• [TASK BRIEF]
Write the data out again exactly, with no pictures.

Picture-based spatial questions
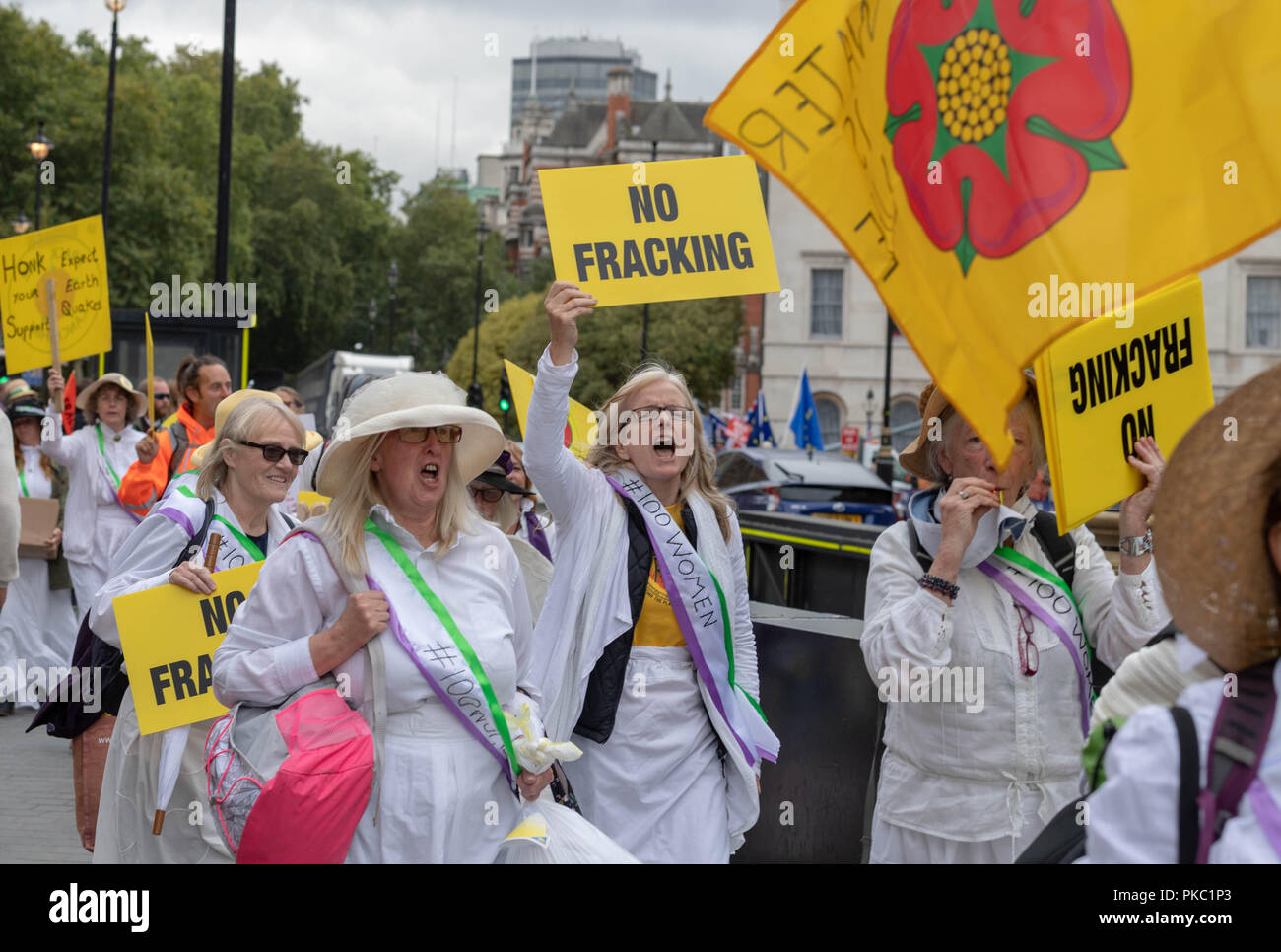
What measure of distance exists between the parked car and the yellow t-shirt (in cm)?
1374

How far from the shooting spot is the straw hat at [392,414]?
3.61 metres

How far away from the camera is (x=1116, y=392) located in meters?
3.69

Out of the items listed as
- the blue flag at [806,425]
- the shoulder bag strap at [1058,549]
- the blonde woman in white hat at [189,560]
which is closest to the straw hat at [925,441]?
the shoulder bag strap at [1058,549]

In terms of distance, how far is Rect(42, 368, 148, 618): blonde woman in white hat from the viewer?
10156 millimetres

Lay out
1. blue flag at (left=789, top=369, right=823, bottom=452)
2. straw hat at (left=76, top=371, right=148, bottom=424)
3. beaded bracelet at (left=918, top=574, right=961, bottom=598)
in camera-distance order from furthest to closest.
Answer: blue flag at (left=789, top=369, right=823, bottom=452)
straw hat at (left=76, top=371, right=148, bottom=424)
beaded bracelet at (left=918, top=574, right=961, bottom=598)

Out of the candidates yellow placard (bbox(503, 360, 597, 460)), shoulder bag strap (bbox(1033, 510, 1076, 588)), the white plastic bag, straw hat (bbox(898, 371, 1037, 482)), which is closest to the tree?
yellow placard (bbox(503, 360, 597, 460))

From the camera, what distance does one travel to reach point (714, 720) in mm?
4633

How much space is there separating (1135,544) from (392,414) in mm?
1849

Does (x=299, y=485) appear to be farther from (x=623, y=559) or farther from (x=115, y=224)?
(x=115, y=224)

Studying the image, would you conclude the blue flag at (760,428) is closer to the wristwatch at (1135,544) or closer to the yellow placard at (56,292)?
the yellow placard at (56,292)

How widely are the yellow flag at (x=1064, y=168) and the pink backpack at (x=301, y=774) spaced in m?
1.43

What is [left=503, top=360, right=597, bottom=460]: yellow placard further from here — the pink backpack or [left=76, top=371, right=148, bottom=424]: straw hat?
[left=76, top=371, right=148, bottom=424]: straw hat
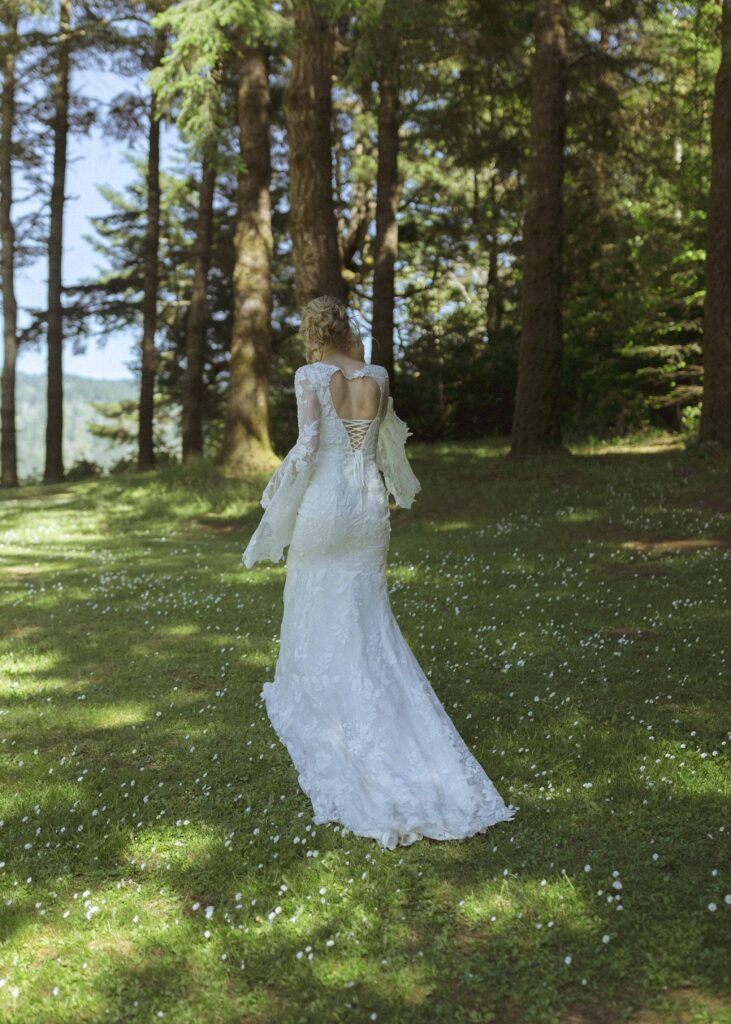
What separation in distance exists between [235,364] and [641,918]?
582 inches

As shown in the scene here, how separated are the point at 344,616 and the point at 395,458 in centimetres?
117

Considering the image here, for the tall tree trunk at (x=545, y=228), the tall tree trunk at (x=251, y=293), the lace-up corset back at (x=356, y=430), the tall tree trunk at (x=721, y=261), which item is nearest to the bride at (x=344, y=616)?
the lace-up corset back at (x=356, y=430)

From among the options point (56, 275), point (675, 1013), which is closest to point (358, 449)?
point (675, 1013)

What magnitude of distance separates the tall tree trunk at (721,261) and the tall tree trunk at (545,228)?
2474 millimetres

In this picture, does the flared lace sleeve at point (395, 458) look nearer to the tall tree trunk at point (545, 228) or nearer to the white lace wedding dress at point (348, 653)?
the white lace wedding dress at point (348, 653)

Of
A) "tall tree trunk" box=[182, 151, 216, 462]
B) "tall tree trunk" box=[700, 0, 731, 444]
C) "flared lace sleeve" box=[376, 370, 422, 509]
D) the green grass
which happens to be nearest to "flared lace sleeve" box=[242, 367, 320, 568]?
"flared lace sleeve" box=[376, 370, 422, 509]

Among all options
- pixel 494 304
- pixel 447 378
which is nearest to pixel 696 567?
pixel 447 378

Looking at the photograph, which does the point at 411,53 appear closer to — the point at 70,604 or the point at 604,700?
the point at 70,604

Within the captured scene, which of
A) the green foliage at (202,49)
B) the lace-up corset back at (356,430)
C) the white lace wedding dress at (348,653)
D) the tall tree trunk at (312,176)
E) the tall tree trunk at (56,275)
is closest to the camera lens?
the white lace wedding dress at (348,653)

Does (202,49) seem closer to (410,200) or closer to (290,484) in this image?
(290,484)

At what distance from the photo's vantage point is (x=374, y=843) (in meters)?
4.50

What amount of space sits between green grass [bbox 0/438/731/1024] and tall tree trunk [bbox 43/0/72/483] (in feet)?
53.4

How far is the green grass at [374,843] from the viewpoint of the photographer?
345 centimetres

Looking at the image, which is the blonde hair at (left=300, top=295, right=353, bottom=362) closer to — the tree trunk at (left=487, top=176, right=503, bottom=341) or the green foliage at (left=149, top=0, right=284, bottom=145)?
the green foliage at (left=149, top=0, right=284, bottom=145)
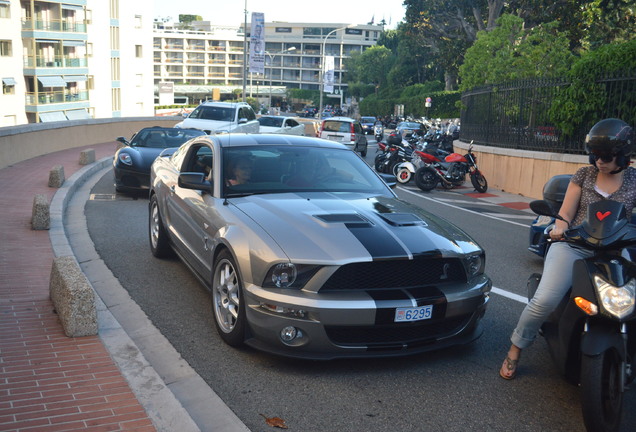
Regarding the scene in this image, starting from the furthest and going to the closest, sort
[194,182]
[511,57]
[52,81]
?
[52,81]
[511,57]
[194,182]

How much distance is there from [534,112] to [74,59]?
195ft

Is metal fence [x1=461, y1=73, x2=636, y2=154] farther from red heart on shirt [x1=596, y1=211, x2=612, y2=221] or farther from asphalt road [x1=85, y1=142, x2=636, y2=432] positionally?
red heart on shirt [x1=596, y1=211, x2=612, y2=221]

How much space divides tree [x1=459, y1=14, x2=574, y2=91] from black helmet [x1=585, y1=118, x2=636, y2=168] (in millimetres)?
20444

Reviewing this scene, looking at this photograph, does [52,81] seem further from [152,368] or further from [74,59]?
[152,368]

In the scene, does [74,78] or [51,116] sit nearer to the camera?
[51,116]

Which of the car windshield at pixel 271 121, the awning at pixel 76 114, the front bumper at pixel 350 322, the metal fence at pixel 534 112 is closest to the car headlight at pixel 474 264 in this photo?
the front bumper at pixel 350 322

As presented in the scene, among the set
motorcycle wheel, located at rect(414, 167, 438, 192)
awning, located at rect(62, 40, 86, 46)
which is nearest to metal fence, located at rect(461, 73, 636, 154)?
motorcycle wheel, located at rect(414, 167, 438, 192)

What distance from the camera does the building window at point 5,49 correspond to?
5875 centimetres

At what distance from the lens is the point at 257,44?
126 feet

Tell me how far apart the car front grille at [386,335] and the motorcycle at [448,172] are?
45.0ft

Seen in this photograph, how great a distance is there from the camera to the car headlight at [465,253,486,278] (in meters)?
5.14

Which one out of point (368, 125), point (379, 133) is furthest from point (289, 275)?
point (368, 125)

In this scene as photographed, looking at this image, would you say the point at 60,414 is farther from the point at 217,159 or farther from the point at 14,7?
the point at 14,7

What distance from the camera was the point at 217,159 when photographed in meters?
6.39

• [ANSWER TO THE TASK]
What measure of distance exists between the parked car and the yellow t-shirt (in cm)?
1374

How far from the shooting spot is the straw hat at [392,414]?
3.61 metres

How far away from the camera is (x=1116, y=392) located in meters?
3.69

Out of the items listed as
- the blue flag at [806,425]
- the shoulder bag strap at [1058,549]
- the blonde woman in white hat at [189,560]
which is closest to the straw hat at [925,441]?
the shoulder bag strap at [1058,549]

In terms of distance, how far is Rect(42, 368, 148, 618): blonde woman in white hat from the viewer?
10156 millimetres

Lay out
1. blue flag at (left=789, top=369, right=823, bottom=452)
2. straw hat at (left=76, top=371, right=148, bottom=424)
3. beaded bracelet at (left=918, top=574, right=961, bottom=598)
in camera-distance order from furthest to closest.
Answer: blue flag at (left=789, top=369, right=823, bottom=452)
straw hat at (left=76, top=371, right=148, bottom=424)
beaded bracelet at (left=918, top=574, right=961, bottom=598)

Out of the candidates yellow placard (bbox(503, 360, 597, 460)), shoulder bag strap (bbox(1033, 510, 1076, 588)), the white plastic bag, straw hat (bbox(898, 371, 1037, 482)), which is closest to the tree?
yellow placard (bbox(503, 360, 597, 460))

From the camera, what distance does one travel to reach point (714, 720) in mm?
4633

How much space is there separating (1135,544) from (392,414) in mm?
1849

Does (x=299, y=485) appear to be farther from (x=623, y=559) or farther from (x=115, y=224)?
(x=115, y=224)

Studying the image, would you conclude the blue flag at (760,428) is closer to the wristwatch at (1135,544) or closer to the yellow placard at (56,292)?
the yellow placard at (56,292)

How widely are the yellow flag at (x=1064, y=168) and the pink backpack at (x=301, y=774) spaced in m?
1.43

What is [left=503, top=360, right=597, bottom=460]: yellow placard further from here — the pink backpack or [left=76, top=371, right=148, bottom=424]: straw hat?
[left=76, top=371, right=148, bottom=424]: straw hat
What separation in distance exists between [235,364] and [641,918]?
582 inches

As shown in the scene here, how separated are the point at 344,616 and the point at 395,458 in centimetres?
117

Considering the image here, for the tall tree trunk at (x=545, y=228), the tall tree trunk at (x=251, y=293), the lace-up corset back at (x=356, y=430), the tall tree trunk at (x=721, y=261), which item is nearest to the bride at (x=344, y=616)?
the lace-up corset back at (x=356, y=430)

From among the options point (56, 275), point (675, 1013), which is closest to point (358, 449)?
point (675, 1013)

What magnitude of distance separates the tall tree trunk at (721,261) and the tall tree trunk at (545,228)?
2474 millimetres

In this picture, does the flared lace sleeve at point (395, 458) look nearer to the tall tree trunk at point (545, 228) or nearer to the white lace wedding dress at point (348, 653)?
the white lace wedding dress at point (348, 653)

Of
A) "tall tree trunk" box=[182, 151, 216, 462]
B) "tall tree trunk" box=[700, 0, 731, 444]
C) "flared lace sleeve" box=[376, 370, 422, 509]
D) the green grass
which happens to be nearest to "flared lace sleeve" box=[242, 367, 320, 568]?
"flared lace sleeve" box=[376, 370, 422, 509]

Among all options
- pixel 494 304
- pixel 447 378
which is nearest to pixel 696 567?
pixel 447 378

Looking at the photograph, which does the point at 411,53 appear closer to — the point at 70,604 or the point at 604,700?
the point at 70,604

Within the captured scene, which of
A) the green foliage at (202,49)
B) the lace-up corset back at (356,430)
C) the white lace wedding dress at (348,653)
D) the tall tree trunk at (312,176)
E) the tall tree trunk at (56,275)
is closest to the camera lens?
the white lace wedding dress at (348,653)

Does (202,49) seem closer to (410,200) or closer to (290,484) in this image?
(290,484)

At what distance from the photo's vantage point is (x=374, y=843) (in meters)?
4.50

What amount of space sits between green grass [bbox 0/438/731/1024] and tall tree trunk [bbox 43/0/72/483] (in feet)?
53.4

How far is the green grass at [374,843] from the viewpoint of the photographer?
345 centimetres

Looking at the image, which is the blonde hair at (left=300, top=295, right=353, bottom=362) closer to — the tree trunk at (left=487, top=176, right=503, bottom=341) or the green foliage at (left=149, top=0, right=284, bottom=145)?
the green foliage at (left=149, top=0, right=284, bottom=145)
Regarding the scene in this image, starting from the furthest and going to the closest, sort
[194,182]
[511,57]
[52,81]
?
[52,81]
[511,57]
[194,182]

How much distance is there from [534,112] to [74,59]?
195ft

Is metal fence [x1=461, y1=73, x2=636, y2=154] farther from red heart on shirt [x1=596, y1=211, x2=612, y2=221] or farther from asphalt road [x1=85, y1=142, x2=636, y2=432] positionally?
red heart on shirt [x1=596, y1=211, x2=612, y2=221]

How much space divides tree [x1=459, y1=14, x2=574, y2=91] from black helmet [x1=585, y1=118, x2=636, y2=168] (in millimetres)?
20444

Reviewing this scene, looking at this photograph, does [52,81] seem further from [152,368] or further from [74,59]?
[152,368]

In the scene, does [74,78] or [51,116] sit nearer to the camera?
[51,116]

Which of the car windshield at pixel 271 121, the awning at pixel 76 114, the front bumper at pixel 350 322, the metal fence at pixel 534 112 is closest to the car headlight at pixel 474 264 in this photo?
the front bumper at pixel 350 322

As presented in the scene, among the set
motorcycle wheel, located at rect(414, 167, 438, 192)
awning, located at rect(62, 40, 86, 46)
which is nearest to metal fence, located at rect(461, 73, 636, 154)?
motorcycle wheel, located at rect(414, 167, 438, 192)

What distance from the camera does the building window at point 5,49 correspond to?
5875 centimetres

At what distance from the lens is the point at 257,44?
126 feet

Tell me how far apart the car front grille at [386,335] and the motorcycle at [448,172] are?
45.0ft

Seen in this photograph, how great a distance is there from the camera to the car headlight at [465,253,486,278] (in meters)?
5.14

Which one out of point (368, 125), point (379, 133) is furthest from point (289, 275)?
point (368, 125)

In this scene as photographed, looking at this image, would you say the point at 60,414 is farther from the point at 217,159 or farther from the point at 14,7?
the point at 14,7

What distance from the camera was the point at 217,159 when photographed in meters?
6.39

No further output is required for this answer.